Uma obra dolorida, que mostra a degradação de Anne (Emmanuelle Riva) e o cuidado de seu zeloso marido Georges (Jean-Louis Trintignant). Ambos compartilharam a vida, a profissão de pianistas e o gosto intelectualizado. Franceses idosos que moram em um grande apartamento, igualmente antigo, escuro, vazio e com certo tom de cinza esverdeado. O vazio eventualmente é habitado pela presença de uma pomba, talvez um símbolo de companhia para George, ou esperança, não sei ao certo.
O filme se inicia com o inevitável, o corpo de Anne em trajes de luto, envolta de flores. Já é sabido o fim, então se volta ao começo. É mostrada a vida relativamente ativa do casal, sua cumplicidade e principalmente a quase ausência da filha interpretada pela Isabelle Huppert.
A interpretação de Emmanuelle Riva é absolutamente impecável, sua transformação de uma idosa saudável que aos poucos perde parte dos movimentos, depois a consciência e por fim murmura palavras sem sentido como “dói”.
Excelente interpretação também de Jean-Louis Trintignant, que apesar da idade avançada e limitações físicas claras, insiste em cuidar inicialmente sozinho e depois com uma insuficiente ajuda de uma enfermeira. A sua dedicação é muito bonita, porém altamente questionável.
São duas horas de sofrimento, várias cenas paradas, como um tempo de espera frente ao fim da vida. Sempre sou spoiler, mas dessa vez não serei. Não considerei assim tão chocante o que era para chocar, não me tocou tanto assim.

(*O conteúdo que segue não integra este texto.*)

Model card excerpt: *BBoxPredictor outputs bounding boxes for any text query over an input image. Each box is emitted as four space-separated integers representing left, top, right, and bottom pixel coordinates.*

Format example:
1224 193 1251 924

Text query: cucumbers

Com certeza é um filme bem feito, bem pensado, fotografia e escolha de cores que casam perfeitamente com a história. Mas é um tema batido, pessoalmente me tocou pois nasci e cresci na casa da minha avó e lidar com a vida se esvaindo aos poucos me é bem familiar.
Tentando ver algo de positivo, talvez a idéia de mostrar um casal que passa a vida toda juntos, com tanta cumplicidade seja uma Ode ao Amor, situação infelizmente um tanto rara nos dias de hoje.
Enfim, vale a pena assistir, mas ainda prefiro A professora de piano.